§ **Текст для чтения**
Впрочем, возможно, это уже следы редакторской правки – с целью избежать повтора слова «как». Оно, конечно, похвально, но можно было придумать какой-то другой вариант, который не сгубил бы всю прелесть двусмысленности.

Ну и, раз такое дело, еще один случай, когда редактор почем зря приложил руку к тесту:

Вот оригинал:

The guards behind Rincewind backed away, and their captain took a few paces to the right. Rincewind suddenly felt very alone.

И в первом издании (1997 года) перевод был просто чудесный:

«Стражники, стоявшие у Ринсвинда за спиной, отступили, а их капитан сделал несколько шагов вправо. Ринсвинд внезапно почувствовал себя очень одиноким».

Здесь, ключевое слово, разумеется, «одиноким». И это самый распространенный вариант перевода слова alone. Хотя формально здесь, скорее, подошло бы «почувствовал, что остался совсем один». И переводчик чутко уловила эту игру смыслов, которая, помимо всего прочего, добавила эмоциональности фразе.

Только вот беда – она-то уловила и добавила, однако по сети гуляет какая-то более поздняя редакция, в которой этот фрагмент выглядит так:

«Стражники быстренько покинули залу. Оставшись наедине с верховным правителем двоединого города, Ринсвинд немного пожалел, что они ушли».

И вся прелесть пропала. Это все равно что объяснить смысл анекдота, вместо того чтобы рассказать сам анекдот. Вот кто, спрашивается, просил «исправлять» то, что не нуждалось в исправлениях, тем более таких топорных? Тем более что ничего похожего в оригинале не было.

Ну да ладно, не будем о грустном (пока не будем), а лучше рассмотрим следующий пример, интересный тем, что здесь у переводчика появилась редкая возможность убедиться в правильности своего решения. Оригинальная фраза выглядела так:

The whole world was coming towards him like a giant custard pie.

§ **Что нужно сделать**
1. Ответьте на вопросы по тексту о переводе:
(a) В каком году вышло первое издание перевода, о котором идёт речь?
(b) Какой вариант перевода слова alone автор называет самым распространённым?
(c) Что делают стражники в более поздней редакции перевода?
2. Обновите записи от строки, содержащей «Is the location», до конца записей, заменив «nearer» на «closer» и оставив всё остальное без изменений.

§ **Записи с изображениями и вопросами**
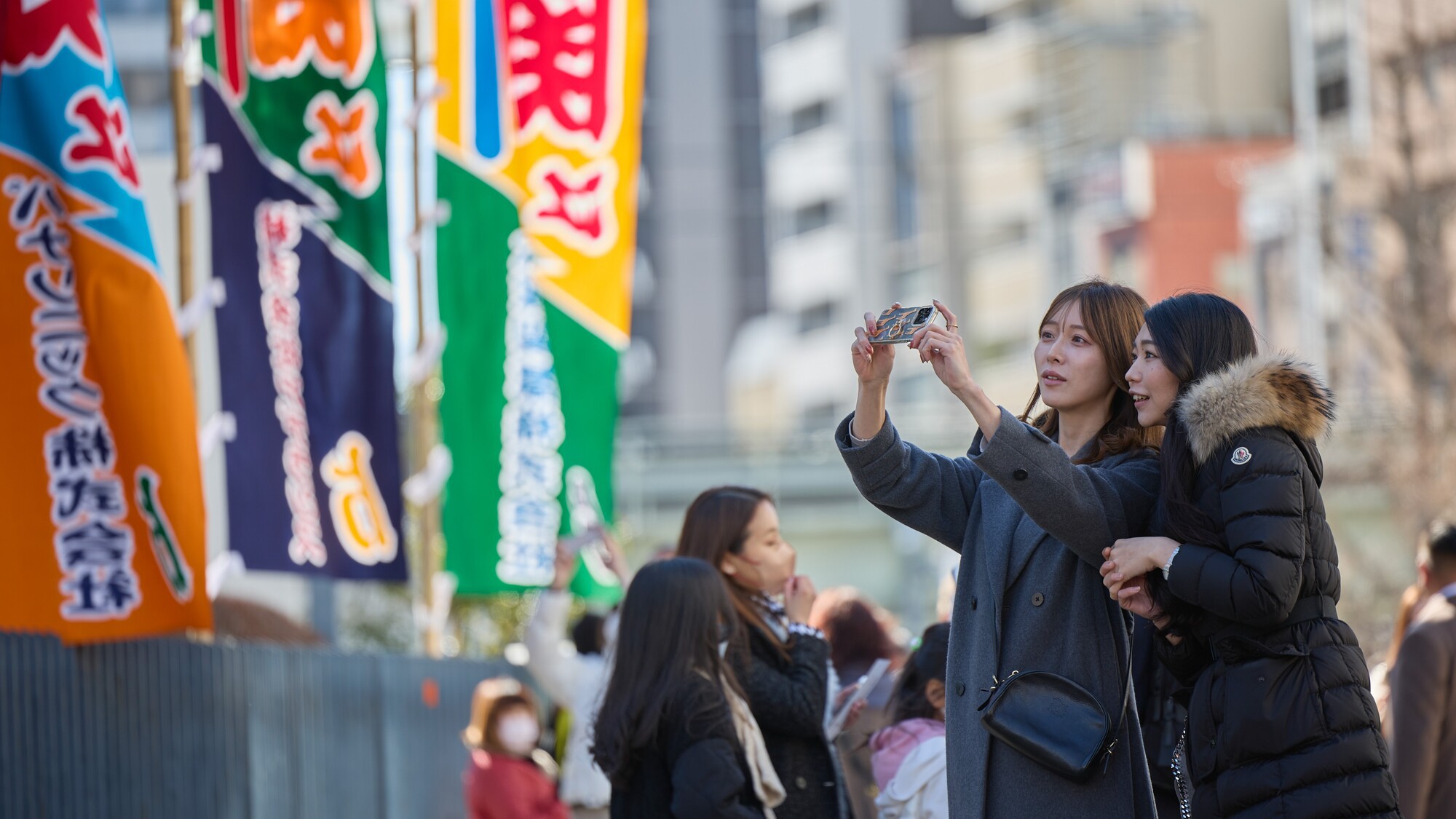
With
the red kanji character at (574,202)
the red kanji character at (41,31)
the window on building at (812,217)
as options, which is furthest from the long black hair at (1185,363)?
the window on building at (812,217)

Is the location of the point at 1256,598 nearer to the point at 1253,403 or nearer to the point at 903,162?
the point at 1253,403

§ **Ответы по заданиям**
1.
(a) В 1997 году.
(b) «Одиноким».
(c) Быстренько покидают залу.

2.
Is the location of the point at 1256,598 closer to the point at 1253,403 or closer to the point at 903,162?
the point at 1253,403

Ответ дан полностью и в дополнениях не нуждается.